Lately, it felt like she was walking through echoes.

She’d see them—men she once knew. Men who, at one point, had wanted to build something with her. Some were Black, some white. Some were fiery and wild, others soft and steady. Now, they were husbands. Fathers. Business owners. They carried lives that looked full, rooted, and certain.

And quietly, without shame, she wondered: what if?

Not because she still wanted them—but because she sometimes revisited the versions of herself that once stood at the edge of almost-love and chose not to step forward. What didn’t she see back then? What part of her hesitated? Was she protecting her heart from shattering—or her spirit from shrinking?

Some of those men spoke of forever. Some held her like home. Still, she walked away. Or didn’t lean in far enough to stay.

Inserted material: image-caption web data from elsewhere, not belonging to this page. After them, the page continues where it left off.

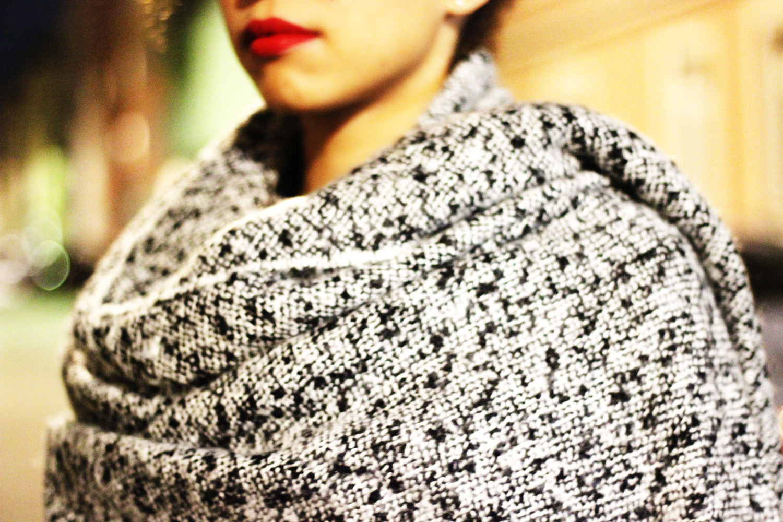 fatimayarie-grey-scarf-scarfcape-patterned-black-fashionblog-img_1765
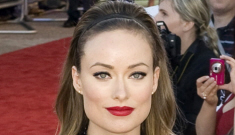 Olivia Wilde's bump-it & side-boob in Gucci: lovely, dated or tragic?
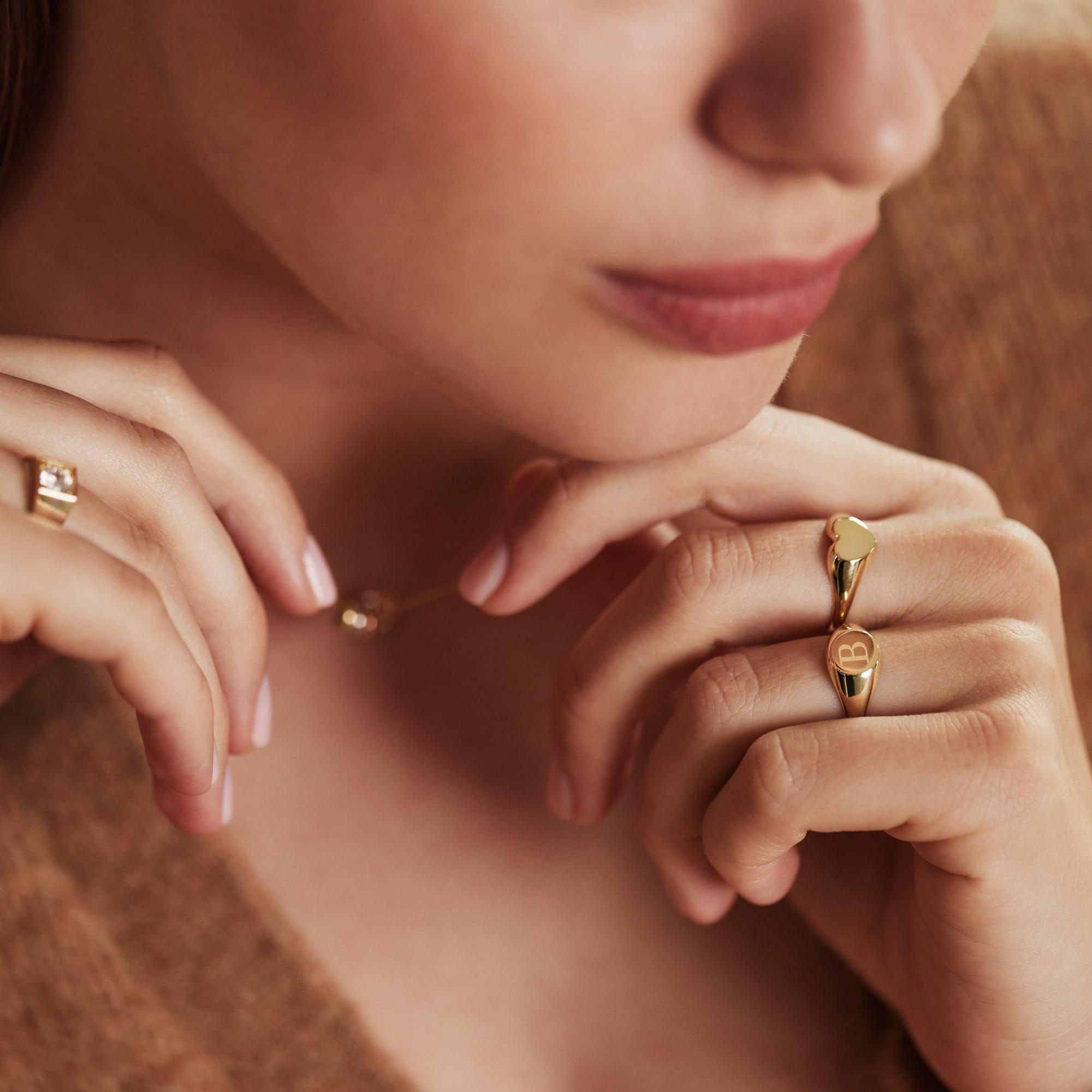 Isabel Bernard Le Marais Lauren 14 karat gold initial signet ring with letter (50)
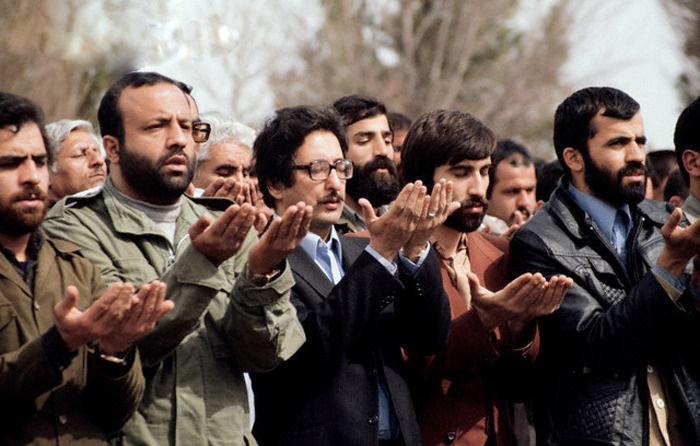 عدم کفایت سیاسی بنیصدر در قاب تصویر
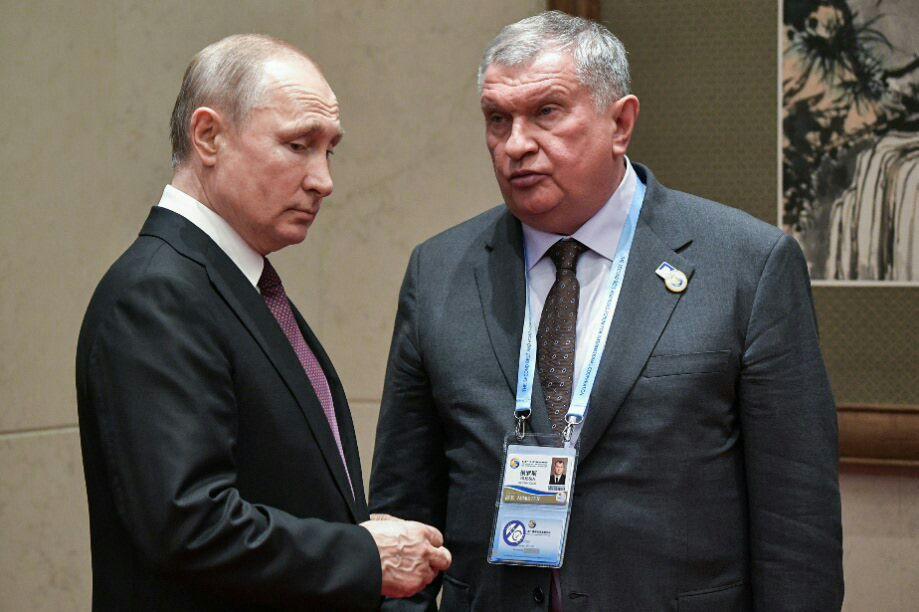 Игорь Сечин в пандемию встречался с президентом России Владимиром Путиным в «безмасочном» режиме.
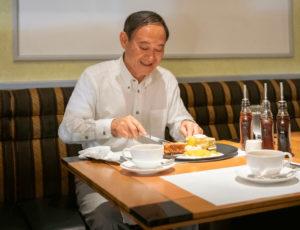 ホテルニューオータニのパンケーキを食べる菅さん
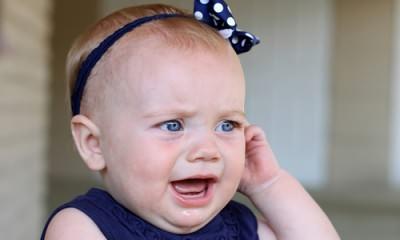 Боль в ухе у малыша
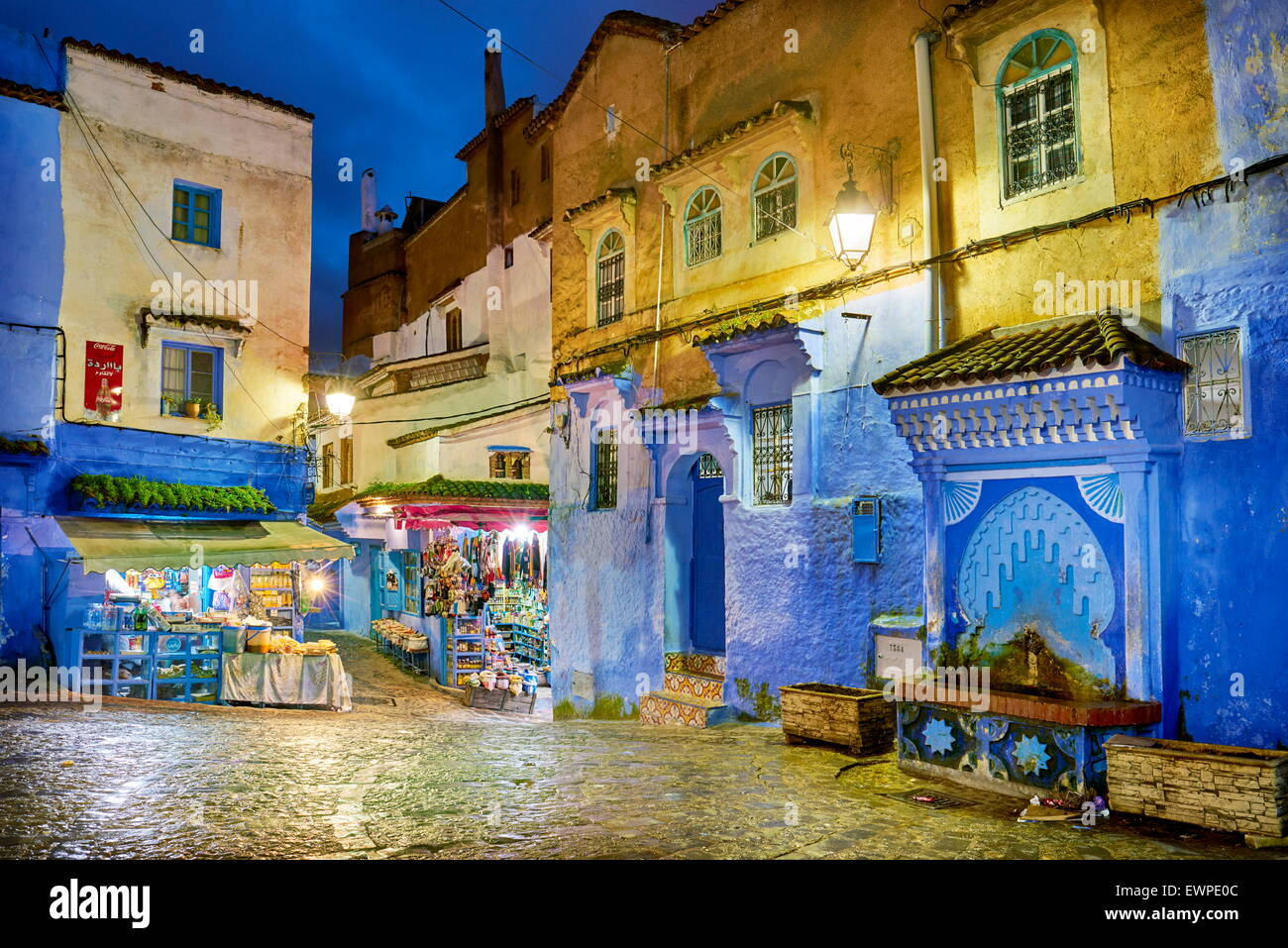 Murs peints en bleu à l'ancienne médina de Chefchaouen, Maroc, Afrique Photo Stock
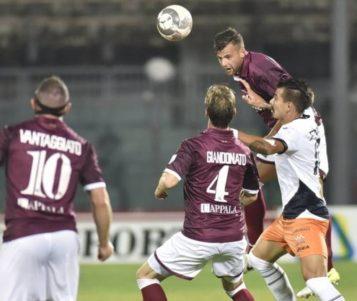 Livorno Pistoiese 2-0 Continua la Marcia in Testa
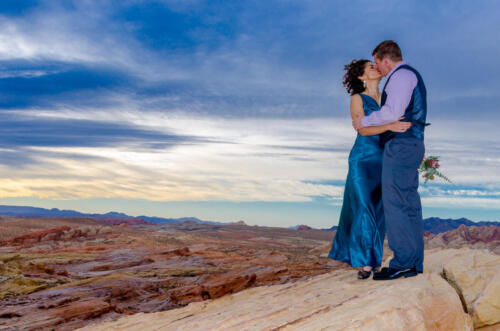 Photographers of Las Vegas - Wedding Photography - wedding couple kiss on overlook at Valley of fire
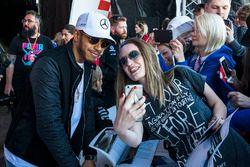 Lewis Hamilton, Mercedes AMG F1 fait un selfie avec des fans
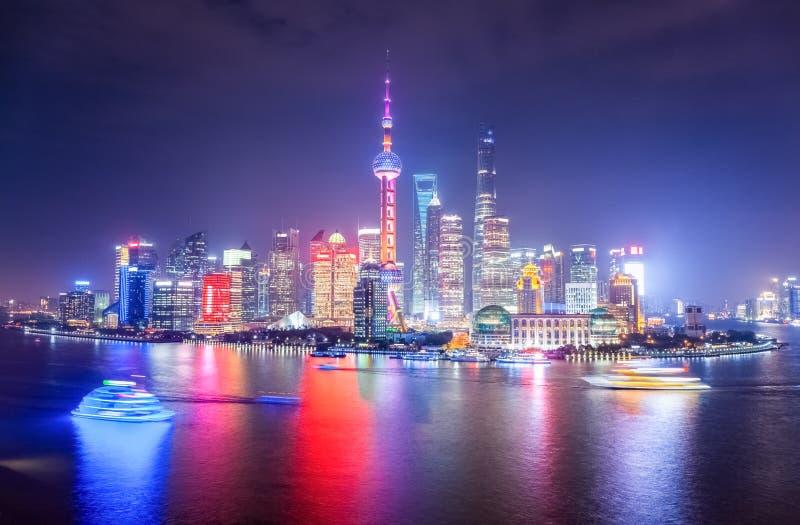 Bella scena di notte a Schang-Hai immagini stock libere da diritti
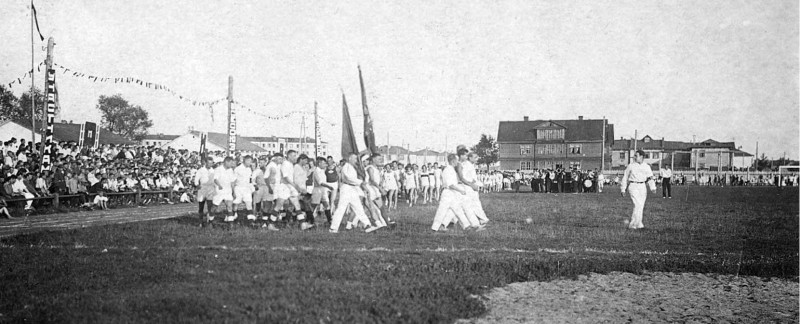 1930-е Мытищи стадион ВСРТМ парад.jpg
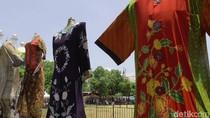 Penampakan 7 Baju Batik Raksasa di Pekalongan yang Bisa Bikin Kaget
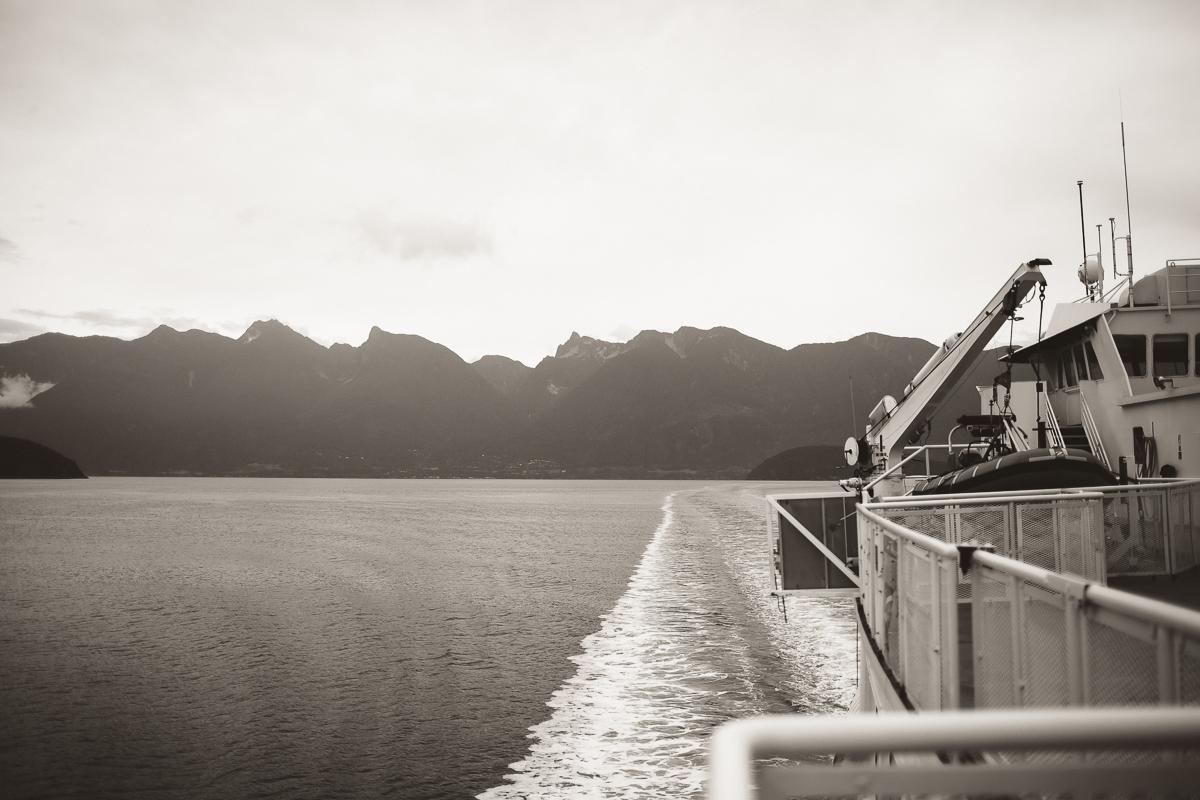 sunshinecoastelopement-ferry ride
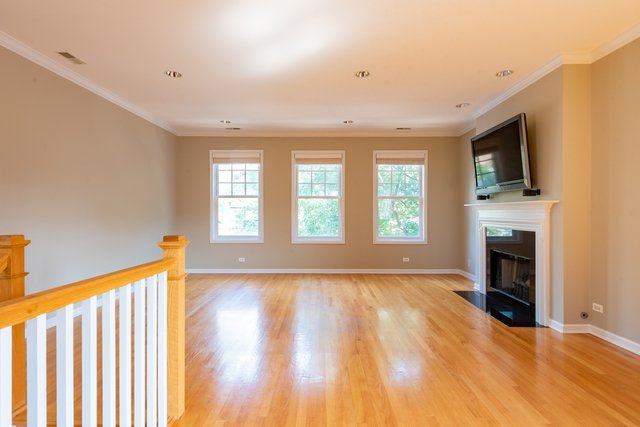 2 Bedrooms, Wrightwood Rental in Chicago, IL for $3,500 - Photo 2
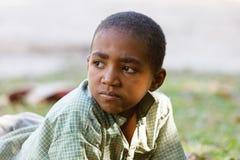 Retrato del muchacho malgache joven del adolescente Fotos de archivo libres de regalías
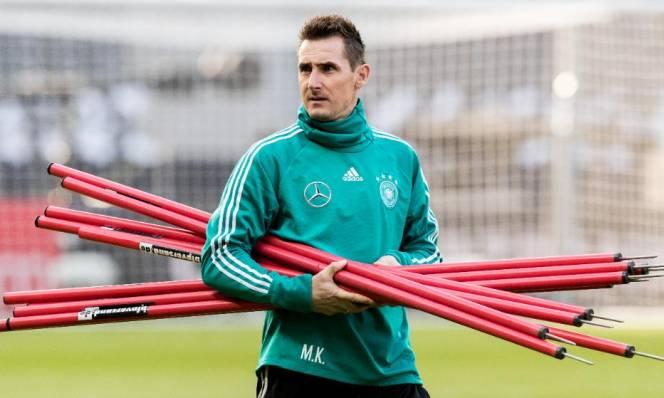 Khởi nghiệp huấn luyện, Klose 'tái hôn' Bayern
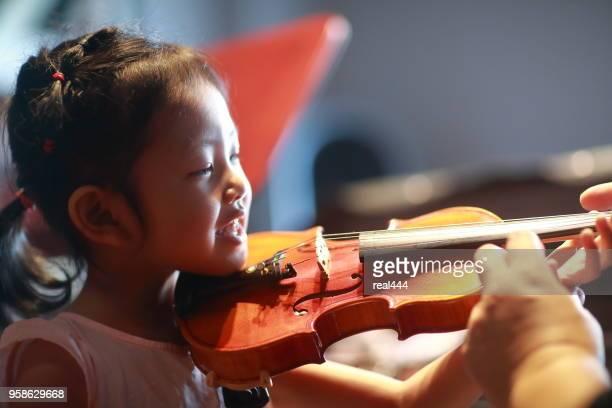 Aziatische kind Playing viool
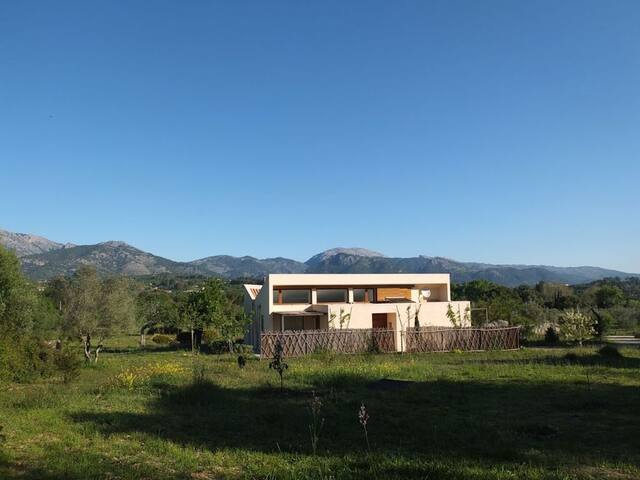 Peaceful location with pool — Villa Ca's Busqueret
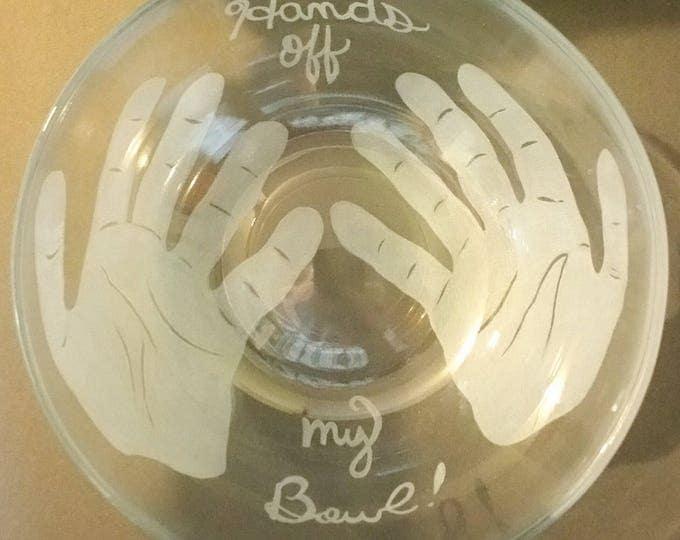 Hand engraved 3 qt Pyrex bowl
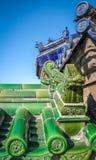 Vecchi dettagli cinesi del tetto del drago verde e blu Immagine Stock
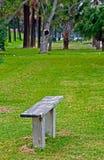 Banco de madeira em um parque Foto de Stock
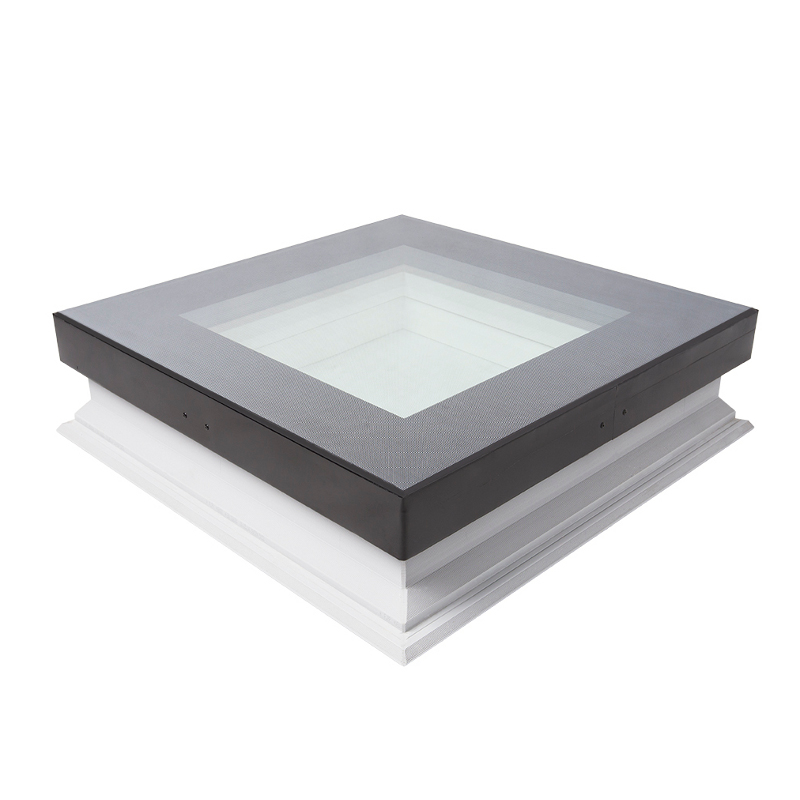 The DXW flat roof window ensures you can walk across its surface freely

There were moments—soft aches disguised as passing thoughts—where something in her stirred. A quiet grief, wrapped in nostalgia. Not quite regret. Just... wondering. Could she have been a wife by now? A mother? Waking beside a man who once looked at her like she held his whole world?

But then she saw the woman she had become.

The voice that had grown within her. The healing she’d done. The way she now loved—more aware, more rooted, more real. And she knew: if she had chosen one of them, she wouldn’t be this version of herself. She might have been loved, yes—but would she have felt free?

Would she have found her rhythm? Her truth? Her self?

Maybe those men weren’t meant to stay. Maybe she wasn’t meant to go.

But this—this life, this unfolding—was hers.

It was okay to grieve the lives she didn’t live. Okay to feel a small tug when she saw them now, walking with wives and holding babies. But it was also okay—more than okay—to feel proud. Proud that she didn’t choose from fear. Proud that she didn’t settle for a version of love that asked her to be less.

She had chosen uncertainty. She had chosen growth. She had chosen herself—even before she fully knew who that was.

And now, here she stood: still becoming. Still worthy.

They hadn’t just lost the chance to build something with her—she hadn’t lost anything that was truly hers. Because if it was meant for her, it would have stayed.


Reflection

There’s a particular tenderness in acknowledging the lives we almost lived.

The men who once glimpsed something bright in us—something worth choosing—and for reasons even we didn’t always understand, we said no. Or didn’t say yes in time. Or walked away with a heart still turning back.

It’s tempting to romanticize those untaken roads, to believe something precious slipped away. But what if what truly happened was this: she made space. For deeper knowing. For real love. For the woman she needed to meet inside herself.

This isn’t a story of regret. It’s a story of becoming. Of recognizing, with grace, that her life isn’t sitting behind someone else’s front door—it’s here, alive inside her, unfolding every single day she chooses herself.

And maybe… just maybe…
That was the real love story all along.